EnDyna is looking to develop and implement machine learning models that process large-scale unstructured and structured text data in the cybersecurity domain.
Requirements
- Strong proficiency in Python and libraries such as spaCy, NLTK, Hugging Face Transformers, TensorFlow, or PyTorch.
- 8-10 years of experience building, training, and deploying NLP models in production environments.
- Strong knowledge of data engineering concepts: ETL processes, SQL/NoSQL databases, and data pipeline tools (e.g., Apache Spark, Airflow).
- Solid understanding of machine learning methods and predictive modeling.
- Experience working with cybersecurity datasets (e.g., CVE data, threat intelligence feeds, log analysis).
- Familiarity with cybersecurity frameworks (e.g., MITRE ATT&CK, NIST).

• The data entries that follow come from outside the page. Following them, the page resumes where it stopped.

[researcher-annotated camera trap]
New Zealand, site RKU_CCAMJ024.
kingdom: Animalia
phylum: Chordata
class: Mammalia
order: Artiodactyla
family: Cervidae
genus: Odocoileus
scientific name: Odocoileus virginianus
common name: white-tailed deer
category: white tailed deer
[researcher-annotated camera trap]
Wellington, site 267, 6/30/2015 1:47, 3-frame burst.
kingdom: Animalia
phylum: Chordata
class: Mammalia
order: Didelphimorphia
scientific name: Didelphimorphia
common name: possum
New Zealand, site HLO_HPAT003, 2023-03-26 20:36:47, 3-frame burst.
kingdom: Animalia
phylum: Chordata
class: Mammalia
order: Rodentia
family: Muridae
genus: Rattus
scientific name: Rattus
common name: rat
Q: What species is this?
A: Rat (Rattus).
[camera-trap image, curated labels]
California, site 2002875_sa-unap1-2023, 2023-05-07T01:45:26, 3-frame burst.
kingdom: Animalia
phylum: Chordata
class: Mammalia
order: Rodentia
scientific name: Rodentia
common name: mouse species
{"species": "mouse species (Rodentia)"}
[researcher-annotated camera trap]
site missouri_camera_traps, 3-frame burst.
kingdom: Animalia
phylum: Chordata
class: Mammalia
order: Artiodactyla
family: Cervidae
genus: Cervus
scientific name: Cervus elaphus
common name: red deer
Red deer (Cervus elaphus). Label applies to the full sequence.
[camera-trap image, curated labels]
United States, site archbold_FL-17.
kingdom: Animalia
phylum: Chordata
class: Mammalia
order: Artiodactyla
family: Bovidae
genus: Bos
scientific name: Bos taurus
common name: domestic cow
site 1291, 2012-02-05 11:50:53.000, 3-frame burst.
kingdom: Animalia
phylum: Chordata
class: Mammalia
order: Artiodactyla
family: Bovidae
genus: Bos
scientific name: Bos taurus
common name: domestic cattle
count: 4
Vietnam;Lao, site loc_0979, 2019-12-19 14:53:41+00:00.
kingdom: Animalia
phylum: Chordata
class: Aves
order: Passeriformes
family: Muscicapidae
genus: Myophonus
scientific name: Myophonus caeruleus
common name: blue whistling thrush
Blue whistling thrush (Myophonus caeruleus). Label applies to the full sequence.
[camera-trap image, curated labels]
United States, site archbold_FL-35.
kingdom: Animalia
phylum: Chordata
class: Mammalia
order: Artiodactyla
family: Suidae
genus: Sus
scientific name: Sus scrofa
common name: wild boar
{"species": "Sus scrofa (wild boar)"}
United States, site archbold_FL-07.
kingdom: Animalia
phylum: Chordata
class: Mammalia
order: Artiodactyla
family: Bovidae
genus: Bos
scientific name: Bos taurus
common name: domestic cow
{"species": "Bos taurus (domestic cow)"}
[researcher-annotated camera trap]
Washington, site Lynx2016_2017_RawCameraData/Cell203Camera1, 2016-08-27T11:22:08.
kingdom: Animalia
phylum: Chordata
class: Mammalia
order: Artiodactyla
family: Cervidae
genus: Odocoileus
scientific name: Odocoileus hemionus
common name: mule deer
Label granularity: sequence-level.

- Experience with cloud platforms (AWS, Azure, or GCP).
Responsibilities
- Design, develop, and deploy NLP pipelines for extracting, processing, and analyzing large-scale cybersecurity-related text data (e.g., threat reports, logs, vulnerability disclosures).
- Build and optimize predictive models to identify, classify, and forecast cybersecurity risks and trends.
- Implement advanced algorithms such as named entity recognition (NER), topic modeling, sentiment analysis, and text summarization.
- Develop data ingestion and transformation workflows from multiple structured and unstructured data sources.
- Design and maintain scalable data pipelines and data lakes to support analytics and model training.
- Conduct exploratory data analysis (EDA) to identify patterns, anomalies, and actionable insights.
- Perform feature engineering to enhance model accuracy and relevance.
Other
- Bachelor’s or Master’s degree in Artificial Intelligence, Data Science, Computer Science, or related field.
- Excellent analytical, problem-solving, and communication skills.
- Need to be a US citizen.
- Familiarity with containerization (Docker) and CI/CD for ML deployment.
- Free parking and close access to public transit.